Elle doit se dire que je suis complètement cruche.
Un nouveau cri les prit de court. Cette fois-ci, ce fut plus un grognement qu’un glapissement. Un grognement qui s’intensifia alors qu’un animal s’approcha à pas feutrés. Un fumet de terreau s’en dégageait. Nell tenta de dompter ses tremblements pour orienter le faisceau vers la bête. Agressé par la lumière, le loup révéla ses crocs en grommelant.
Le murmure de Jess couvrit à peine les grognements féroces :
— Nell, ne faites aucun geste brusque. Détournez la lumière tout doucement. Ne le regardez pas droit dans les yeux.

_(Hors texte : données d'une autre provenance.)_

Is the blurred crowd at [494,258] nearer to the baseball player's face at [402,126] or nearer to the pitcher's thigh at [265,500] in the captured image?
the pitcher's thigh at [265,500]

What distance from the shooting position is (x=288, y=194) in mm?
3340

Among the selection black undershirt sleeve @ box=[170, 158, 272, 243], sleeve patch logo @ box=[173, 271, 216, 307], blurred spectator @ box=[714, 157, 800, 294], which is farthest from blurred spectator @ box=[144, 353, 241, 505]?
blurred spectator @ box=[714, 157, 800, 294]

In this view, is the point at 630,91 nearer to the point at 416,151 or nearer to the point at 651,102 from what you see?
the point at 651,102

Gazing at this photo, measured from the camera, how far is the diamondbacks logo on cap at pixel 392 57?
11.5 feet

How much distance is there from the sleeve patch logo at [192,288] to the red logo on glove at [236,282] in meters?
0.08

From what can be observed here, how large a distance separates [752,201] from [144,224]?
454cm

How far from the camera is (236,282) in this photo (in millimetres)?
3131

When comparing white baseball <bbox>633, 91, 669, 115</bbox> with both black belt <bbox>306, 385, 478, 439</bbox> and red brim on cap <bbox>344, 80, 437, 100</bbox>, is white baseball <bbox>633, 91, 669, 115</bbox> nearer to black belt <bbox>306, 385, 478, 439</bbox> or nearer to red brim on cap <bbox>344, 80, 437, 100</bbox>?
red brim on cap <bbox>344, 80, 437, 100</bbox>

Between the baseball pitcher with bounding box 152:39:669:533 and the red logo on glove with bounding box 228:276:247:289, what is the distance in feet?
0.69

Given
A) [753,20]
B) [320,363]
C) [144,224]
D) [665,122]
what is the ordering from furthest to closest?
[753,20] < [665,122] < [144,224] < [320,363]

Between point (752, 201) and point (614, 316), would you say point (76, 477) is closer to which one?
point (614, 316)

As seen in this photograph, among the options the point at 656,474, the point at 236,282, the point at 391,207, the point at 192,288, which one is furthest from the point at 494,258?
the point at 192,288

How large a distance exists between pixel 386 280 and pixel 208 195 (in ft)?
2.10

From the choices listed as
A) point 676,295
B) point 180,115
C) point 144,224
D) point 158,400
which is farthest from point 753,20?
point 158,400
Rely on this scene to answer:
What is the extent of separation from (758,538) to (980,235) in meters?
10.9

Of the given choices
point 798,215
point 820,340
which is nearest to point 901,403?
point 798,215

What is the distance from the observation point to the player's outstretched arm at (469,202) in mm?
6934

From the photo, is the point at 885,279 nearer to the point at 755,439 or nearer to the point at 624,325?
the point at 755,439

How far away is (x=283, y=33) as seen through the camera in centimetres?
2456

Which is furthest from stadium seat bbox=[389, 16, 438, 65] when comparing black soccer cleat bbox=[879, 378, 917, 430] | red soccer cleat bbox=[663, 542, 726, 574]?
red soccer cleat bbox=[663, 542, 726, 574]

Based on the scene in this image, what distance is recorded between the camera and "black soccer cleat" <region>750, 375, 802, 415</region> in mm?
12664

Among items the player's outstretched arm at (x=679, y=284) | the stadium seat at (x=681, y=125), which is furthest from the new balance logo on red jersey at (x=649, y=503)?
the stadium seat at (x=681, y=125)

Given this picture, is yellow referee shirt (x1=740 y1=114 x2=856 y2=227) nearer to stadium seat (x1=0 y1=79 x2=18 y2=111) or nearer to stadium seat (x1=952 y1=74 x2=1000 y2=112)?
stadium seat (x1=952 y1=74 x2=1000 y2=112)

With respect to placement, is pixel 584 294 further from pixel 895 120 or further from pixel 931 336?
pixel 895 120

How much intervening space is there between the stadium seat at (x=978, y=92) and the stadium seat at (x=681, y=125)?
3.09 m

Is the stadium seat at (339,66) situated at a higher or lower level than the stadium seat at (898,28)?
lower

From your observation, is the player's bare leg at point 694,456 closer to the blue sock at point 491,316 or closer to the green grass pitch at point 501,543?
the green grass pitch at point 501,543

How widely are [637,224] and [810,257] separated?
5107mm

Elle s’exécuta. Ses gestes lents lui coûtaient de vrais efforts. Elle avait envie de s’enfuir. Très vite, très loin. Mais elle comprit qu’une fuite ne déclencherait qu’une poursuite infernale à travers les dédales de la forêt. Elle n’avait aucune intention de sillonner la forêt dans le noir, poursuivie par un loup aux babines retroussées. Ce serait le comble. Un conte sarcastique à ses dépens. Non, sa vie ne pouvait pas se terminer ainsi. Elle constata alors avec soulagement que les grondements avaient perdu en intensité. Les yeux du loup brillaient dans le noir. Presqu’autant que la tenue de Jess. L’animal s’approcha des braises éteintes, renifla le crâne, le genou de Jess, qui se tenait immobile, l’air placide, presque souriante. N’avait-elle pas peur ? Non, elle paraissait comblée. Comme si elle avait attendu toute sa vie pour savourer ce moment, cette rencontre.
Comme moi, je l’ai attendue, elle. Cette femme est faite pour moi. Si je m’en sors ce soir, je ne la quitterai plus des yeux. À ses côtés, je crois bien que je survivrai à tout.